In unterschiedlicher Ausprägung brauchen alle Unternehmen eine CRM-Lösung für den Kontakt mit ihren Kunden, wobei die Lösungen für die verschiedenen Branchen sehr unterschiedlich aussehen können. Sie reichen von einfachen Kontaktmanagementprogrammen ab 1000 Mark (für Kleinunternehmen) bis zu komplexen Systemen wie Siebel, Vantive oder Clarify (für Konzerne), die mit durchschnittlich 5.000 Mark pro Arbeitsplatz zu Buche schlagen. Mit CRM-Systemen können Informationen über den Kunden und Kundenkontakte erfasst werden. Darüber hinaus lassen sich häufig die verschiedenen Geschäftsvorfälle (wie Kauf, Reklamation, Beschwerde, Reservierung, . . .) erfassen.

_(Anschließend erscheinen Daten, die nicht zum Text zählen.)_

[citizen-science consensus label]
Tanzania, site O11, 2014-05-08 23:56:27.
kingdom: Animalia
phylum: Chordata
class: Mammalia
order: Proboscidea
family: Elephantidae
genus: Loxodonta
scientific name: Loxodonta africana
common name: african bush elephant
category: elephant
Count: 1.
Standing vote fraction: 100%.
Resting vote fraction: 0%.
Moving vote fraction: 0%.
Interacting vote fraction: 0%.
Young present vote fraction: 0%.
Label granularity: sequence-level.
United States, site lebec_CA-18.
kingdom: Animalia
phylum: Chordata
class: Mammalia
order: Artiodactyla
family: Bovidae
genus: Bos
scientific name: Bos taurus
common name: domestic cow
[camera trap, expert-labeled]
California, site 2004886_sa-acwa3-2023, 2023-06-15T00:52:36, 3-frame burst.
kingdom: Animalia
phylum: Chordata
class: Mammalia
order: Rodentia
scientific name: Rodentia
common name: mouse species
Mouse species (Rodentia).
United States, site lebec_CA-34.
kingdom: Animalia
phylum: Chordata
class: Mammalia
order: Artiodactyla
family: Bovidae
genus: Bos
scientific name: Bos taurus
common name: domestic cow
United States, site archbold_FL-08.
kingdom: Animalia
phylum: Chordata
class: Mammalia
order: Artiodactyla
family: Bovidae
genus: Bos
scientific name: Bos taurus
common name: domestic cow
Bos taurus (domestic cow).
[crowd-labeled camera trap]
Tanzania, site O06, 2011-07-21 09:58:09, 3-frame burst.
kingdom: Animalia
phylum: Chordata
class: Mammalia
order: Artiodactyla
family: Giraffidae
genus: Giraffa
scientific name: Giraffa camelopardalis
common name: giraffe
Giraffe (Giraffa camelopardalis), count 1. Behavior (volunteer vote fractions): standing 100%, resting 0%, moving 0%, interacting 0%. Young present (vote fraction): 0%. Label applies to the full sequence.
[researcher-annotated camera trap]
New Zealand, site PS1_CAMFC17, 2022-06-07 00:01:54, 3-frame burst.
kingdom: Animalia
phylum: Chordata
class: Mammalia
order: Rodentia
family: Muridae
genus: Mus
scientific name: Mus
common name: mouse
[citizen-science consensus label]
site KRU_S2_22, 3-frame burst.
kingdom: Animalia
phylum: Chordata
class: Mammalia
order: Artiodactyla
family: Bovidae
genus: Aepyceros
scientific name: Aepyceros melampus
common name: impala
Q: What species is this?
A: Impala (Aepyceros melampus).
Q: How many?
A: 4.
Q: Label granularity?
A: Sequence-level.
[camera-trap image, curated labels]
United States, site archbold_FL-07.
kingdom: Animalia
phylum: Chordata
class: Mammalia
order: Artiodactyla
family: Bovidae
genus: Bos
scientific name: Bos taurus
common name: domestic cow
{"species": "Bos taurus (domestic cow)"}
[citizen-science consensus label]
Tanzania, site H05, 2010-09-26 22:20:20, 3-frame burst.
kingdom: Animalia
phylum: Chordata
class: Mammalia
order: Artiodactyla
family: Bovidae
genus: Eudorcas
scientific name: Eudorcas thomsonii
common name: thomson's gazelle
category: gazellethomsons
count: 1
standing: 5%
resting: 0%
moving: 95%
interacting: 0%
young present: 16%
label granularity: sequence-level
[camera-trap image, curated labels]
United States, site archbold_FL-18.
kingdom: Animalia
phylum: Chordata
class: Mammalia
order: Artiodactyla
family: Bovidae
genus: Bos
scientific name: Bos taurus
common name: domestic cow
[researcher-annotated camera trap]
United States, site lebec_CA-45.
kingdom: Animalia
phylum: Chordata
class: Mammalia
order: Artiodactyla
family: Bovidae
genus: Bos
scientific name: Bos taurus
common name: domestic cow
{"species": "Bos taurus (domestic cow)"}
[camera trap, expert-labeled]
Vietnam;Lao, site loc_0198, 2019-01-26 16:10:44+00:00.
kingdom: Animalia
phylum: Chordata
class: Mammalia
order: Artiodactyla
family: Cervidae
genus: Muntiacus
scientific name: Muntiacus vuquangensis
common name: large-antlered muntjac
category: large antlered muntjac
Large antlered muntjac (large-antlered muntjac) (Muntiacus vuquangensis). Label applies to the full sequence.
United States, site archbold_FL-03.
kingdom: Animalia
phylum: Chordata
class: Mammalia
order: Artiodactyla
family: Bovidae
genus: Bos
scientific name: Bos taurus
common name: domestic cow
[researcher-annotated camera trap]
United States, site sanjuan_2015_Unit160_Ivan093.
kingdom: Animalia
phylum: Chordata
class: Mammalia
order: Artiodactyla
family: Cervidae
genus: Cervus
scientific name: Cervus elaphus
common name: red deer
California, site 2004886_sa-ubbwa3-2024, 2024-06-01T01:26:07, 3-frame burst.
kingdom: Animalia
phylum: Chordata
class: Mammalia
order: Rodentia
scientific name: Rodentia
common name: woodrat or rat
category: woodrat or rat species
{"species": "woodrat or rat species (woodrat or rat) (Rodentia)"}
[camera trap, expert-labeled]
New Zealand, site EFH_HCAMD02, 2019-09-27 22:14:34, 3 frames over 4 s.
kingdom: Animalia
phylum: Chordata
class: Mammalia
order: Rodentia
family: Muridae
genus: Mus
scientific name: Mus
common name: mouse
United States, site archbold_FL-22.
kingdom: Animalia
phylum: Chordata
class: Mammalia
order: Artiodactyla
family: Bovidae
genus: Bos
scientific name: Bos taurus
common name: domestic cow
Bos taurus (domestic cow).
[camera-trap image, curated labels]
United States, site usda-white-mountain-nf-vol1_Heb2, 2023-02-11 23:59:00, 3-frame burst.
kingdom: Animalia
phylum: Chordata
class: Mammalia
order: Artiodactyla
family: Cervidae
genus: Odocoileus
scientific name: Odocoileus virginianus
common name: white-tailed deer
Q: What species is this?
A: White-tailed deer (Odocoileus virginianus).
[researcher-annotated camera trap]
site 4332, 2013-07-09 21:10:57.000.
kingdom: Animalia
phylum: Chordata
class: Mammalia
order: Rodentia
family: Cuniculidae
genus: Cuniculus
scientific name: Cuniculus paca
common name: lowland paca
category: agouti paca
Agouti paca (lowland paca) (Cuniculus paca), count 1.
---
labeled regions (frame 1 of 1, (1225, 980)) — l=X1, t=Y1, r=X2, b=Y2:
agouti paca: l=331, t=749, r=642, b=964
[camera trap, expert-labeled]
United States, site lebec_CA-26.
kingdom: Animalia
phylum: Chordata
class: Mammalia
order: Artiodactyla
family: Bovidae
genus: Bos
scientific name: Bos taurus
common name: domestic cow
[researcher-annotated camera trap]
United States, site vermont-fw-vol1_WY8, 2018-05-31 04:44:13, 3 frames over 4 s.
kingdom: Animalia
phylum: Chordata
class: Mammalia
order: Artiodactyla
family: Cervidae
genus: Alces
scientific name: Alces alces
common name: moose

Neben dem Erfassen von Informationen kann man mit einem Teil der Tools selbstständig und online Analysen durchführen oder die an anderer Stelle (Dataminging, OLAP) ermittelten Analyseergebnisse angezeigt bekommen. Das kann neben der schon erwähnten Zielgruppenzugehörigkeit auch das Online-Ermitteln von Produktaffinitäten oder Kreditrisiken sein. Da diese Tools ihre Hauptausrichtung häufig in Richtung der Transaktionsunterstützung haben, sollten die komplexeren Analysen mit Datamining oder OLAP-Tools durchgeführt werden, um die Ergebnisse dann in einem zweiten Schritt wieder im CRM-System zur Verfügung zu stellen. Ähnliches gilt auch für die Datensammlung. Ab einer bestimmten Größenordnung sollte man die Daten unternehmensweit in einem Datawarehouse oder Datamart sammeln, die über die CRM-Systeme beziehungsweise die operativen Systeme mit Informationen gefüttert werden.